At the time of his passing, I had 5 or 6 of our “homeless” (I hate that word because WE are their home!) dogs in our care. When I ran the math, it was costing me about $600 per month (one bag of food, flea, tick and heartworm prevention, annual care, dentals, etc.) to take care of these dogs. This was at the same time that the economy was in a tailspin and I no longer had free vet care. I began asking clients for donations to help support these dogs. They willingly gave.
In 2008, Drew and I met. He was in transition after serving in Iraq with the Army National Guard. It wasn’t long before he moved in and started helping with the dogs. Together, we came up with the idea for “Life is labs.” and started selling t-shirts under that name to help support our homeless dogs.
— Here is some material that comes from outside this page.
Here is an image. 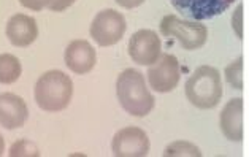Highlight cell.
<instances>
[{"mask_svg": "<svg viewBox=\"0 0 249 157\" xmlns=\"http://www.w3.org/2000/svg\"><path fill=\"white\" fill-rule=\"evenodd\" d=\"M65 65L73 73L86 75L95 67L97 64V54L92 45L86 40H73L67 46L65 54Z\"/></svg>", "mask_w": 249, "mask_h": 157, "instance_id": "10", "label": "cell"}, {"mask_svg": "<svg viewBox=\"0 0 249 157\" xmlns=\"http://www.w3.org/2000/svg\"><path fill=\"white\" fill-rule=\"evenodd\" d=\"M116 2L121 5V7H124V8H137V7H140L144 0H116Z\"/></svg>", "mask_w": 249, "mask_h": 157, "instance_id": "20", "label": "cell"}, {"mask_svg": "<svg viewBox=\"0 0 249 157\" xmlns=\"http://www.w3.org/2000/svg\"><path fill=\"white\" fill-rule=\"evenodd\" d=\"M116 94L121 106L135 118L148 116L156 104L143 75L133 69H127L118 76Z\"/></svg>", "mask_w": 249, "mask_h": 157, "instance_id": "1", "label": "cell"}, {"mask_svg": "<svg viewBox=\"0 0 249 157\" xmlns=\"http://www.w3.org/2000/svg\"><path fill=\"white\" fill-rule=\"evenodd\" d=\"M241 71H243V57H236L235 62L227 65L226 69V80L233 89H243V80H241Z\"/></svg>", "mask_w": 249, "mask_h": 157, "instance_id": "16", "label": "cell"}, {"mask_svg": "<svg viewBox=\"0 0 249 157\" xmlns=\"http://www.w3.org/2000/svg\"><path fill=\"white\" fill-rule=\"evenodd\" d=\"M7 37L10 43L18 48H26L32 45L38 37L37 21L32 16L21 13L11 16L7 24Z\"/></svg>", "mask_w": 249, "mask_h": 157, "instance_id": "12", "label": "cell"}, {"mask_svg": "<svg viewBox=\"0 0 249 157\" xmlns=\"http://www.w3.org/2000/svg\"><path fill=\"white\" fill-rule=\"evenodd\" d=\"M162 54V43L157 34L151 29H142L130 37L129 56L138 65L154 64Z\"/></svg>", "mask_w": 249, "mask_h": 157, "instance_id": "7", "label": "cell"}, {"mask_svg": "<svg viewBox=\"0 0 249 157\" xmlns=\"http://www.w3.org/2000/svg\"><path fill=\"white\" fill-rule=\"evenodd\" d=\"M76 2V0H51L50 5H48V8L51 11H64L69 7H71Z\"/></svg>", "mask_w": 249, "mask_h": 157, "instance_id": "19", "label": "cell"}, {"mask_svg": "<svg viewBox=\"0 0 249 157\" xmlns=\"http://www.w3.org/2000/svg\"><path fill=\"white\" fill-rule=\"evenodd\" d=\"M127 24L124 16L116 10H103L97 13L90 24V37L100 46H113L124 37Z\"/></svg>", "mask_w": 249, "mask_h": 157, "instance_id": "5", "label": "cell"}, {"mask_svg": "<svg viewBox=\"0 0 249 157\" xmlns=\"http://www.w3.org/2000/svg\"><path fill=\"white\" fill-rule=\"evenodd\" d=\"M73 95V83L60 70L43 73L35 84V102L45 111H62L70 105Z\"/></svg>", "mask_w": 249, "mask_h": 157, "instance_id": "2", "label": "cell"}, {"mask_svg": "<svg viewBox=\"0 0 249 157\" xmlns=\"http://www.w3.org/2000/svg\"><path fill=\"white\" fill-rule=\"evenodd\" d=\"M29 118V108L22 97L11 92L0 94V125L15 130L26 124Z\"/></svg>", "mask_w": 249, "mask_h": 157, "instance_id": "11", "label": "cell"}, {"mask_svg": "<svg viewBox=\"0 0 249 157\" xmlns=\"http://www.w3.org/2000/svg\"><path fill=\"white\" fill-rule=\"evenodd\" d=\"M22 67L19 59L13 54H0V83L13 84L19 80Z\"/></svg>", "mask_w": 249, "mask_h": 157, "instance_id": "14", "label": "cell"}, {"mask_svg": "<svg viewBox=\"0 0 249 157\" xmlns=\"http://www.w3.org/2000/svg\"><path fill=\"white\" fill-rule=\"evenodd\" d=\"M163 156L165 157H179V156H191V157H200L202 153H200V149L196 146V144H192L189 141H175L172 144H168L163 151Z\"/></svg>", "mask_w": 249, "mask_h": 157, "instance_id": "15", "label": "cell"}, {"mask_svg": "<svg viewBox=\"0 0 249 157\" xmlns=\"http://www.w3.org/2000/svg\"><path fill=\"white\" fill-rule=\"evenodd\" d=\"M111 149L116 157H144L149 153V138L140 127H124L114 135Z\"/></svg>", "mask_w": 249, "mask_h": 157, "instance_id": "8", "label": "cell"}, {"mask_svg": "<svg viewBox=\"0 0 249 157\" xmlns=\"http://www.w3.org/2000/svg\"><path fill=\"white\" fill-rule=\"evenodd\" d=\"M51 0H19V3L22 7H26L29 10H34V11H41L45 7L50 5Z\"/></svg>", "mask_w": 249, "mask_h": 157, "instance_id": "18", "label": "cell"}, {"mask_svg": "<svg viewBox=\"0 0 249 157\" xmlns=\"http://www.w3.org/2000/svg\"><path fill=\"white\" fill-rule=\"evenodd\" d=\"M38 149L34 143H30L27 140H19L18 143H15L10 149V156H38Z\"/></svg>", "mask_w": 249, "mask_h": 157, "instance_id": "17", "label": "cell"}, {"mask_svg": "<svg viewBox=\"0 0 249 157\" xmlns=\"http://www.w3.org/2000/svg\"><path fill=\"white\" fill-rule=\"evenodd\" d=\"M3 149H5V140H3V137L0 135V156L3 154Z\"/></svg>", "mask_w": 249, "mask_h": 157, "instance_id": "21", "label": "cell"}, {"mask_svg": "<svg viewBox=\"0 0 249 157\" xmlns=\"http://www.w3.org/2000/svg\"><path fill=\"white\" fill-rule=\"evenodd\" d=\"M160 34L163 37H173L179 41L184 50H198L208 40V29L197 21L179 19L178 16L168 15L160 21Z\"/></svg>", "mask_w": 249, "mask_h": 157, "instance_id": "4", "label": "cell"}, {"mask_svg": "<svg viewBox=\"0 0 249 157\" xmlns=\"http://www.w3.org/2000/svg\"><path fill=\"white\" fill-rule=\"evenodd\" d=\"M219 127L230 141L243 140V100L240 97L227 102L219 116Z\"/></svg>", "mask_w": 249, "mask_h": 157, "instance_id": "13", "label": "cell"}, {"mask_svg": "<svg viewBox=\"0 0 249 157\" xmlns=\"http://www.w3.org/2000/svg\"><path fill=\"white\" fill-rule=\"evenodd\" d=\"M146 76L151 87L156 92H172L181 80V69L178 59L173 54H160L159 59L149 65Z\"/></svg>", "mask_w": 249, "mask_h": 157, "instance_id": "6", "label": "cell"}, {"mask_svg": "<svg viewBox=\"0 0 249 157\" xmlns=\"http://www.w3.org/2000/svg\"><path fill=\"white\" fill-rule=\"evenodd\" d=\"M186 97L200 110H211L222 97L221 75L211 65H202L186 81Z\"/></svg>", "mask_w": 249, "mask_h": 157, "instance_id": "3", "label": "cell"}, {"mask_svg": "<svg viewBox=\"0 0 249 157\" xmlns=\"http://www.w3.org/2000/svg\"><path fill=\"white\" fill-rule=\"evenodd\" d=\"M176 11L194 21L210 19L232 7L235 0H170Z\"/></svg>", "mask_w": 249, "mask_h": 157, "instance_id": "9", "label": "cell"}]
</instances>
In 2010, we rescued our first shelter dog. I just remember being in tears seeing all the dogs. To this day, it’s very difficult for me to hold back tears in a shelter. Coming from an area where this just doesn’t happen, it was very overwhelming. I expected to see a bunch of aggressive, unadoptable dogs. But it was exactly the opposite. I saw cage after cage and kennel after kennel with sweet adoptable dogs. It was then that we decided to start rescuing Labs, since that was our background. Tonya, a sweet yellow lab mix, was our first rescue. We placed her as a trained service dog with her amazing owner, Chris, a paraplegic.
My vision for our rescue has always been to serve dogs and people using our extensive background in behavior and training. When we started rescuing dogs, I wanted all of our dogs and adopters to experience the awesome life you can have with an off-leash trained dog. Our adoption programs include training for all of our healthy, adoptable dogs. I want our adopters to have peace of mind and I want our dogs to be safe and enjoyable in any situation — as well as to enjoy life with their families because they are so well-behaved!
I hope and pray every day that the tools we have developed, the services we provide and our level of care and compassion can help contribute to ending the homeless pet crisis. I am excited about the opportunities that await us as we grow!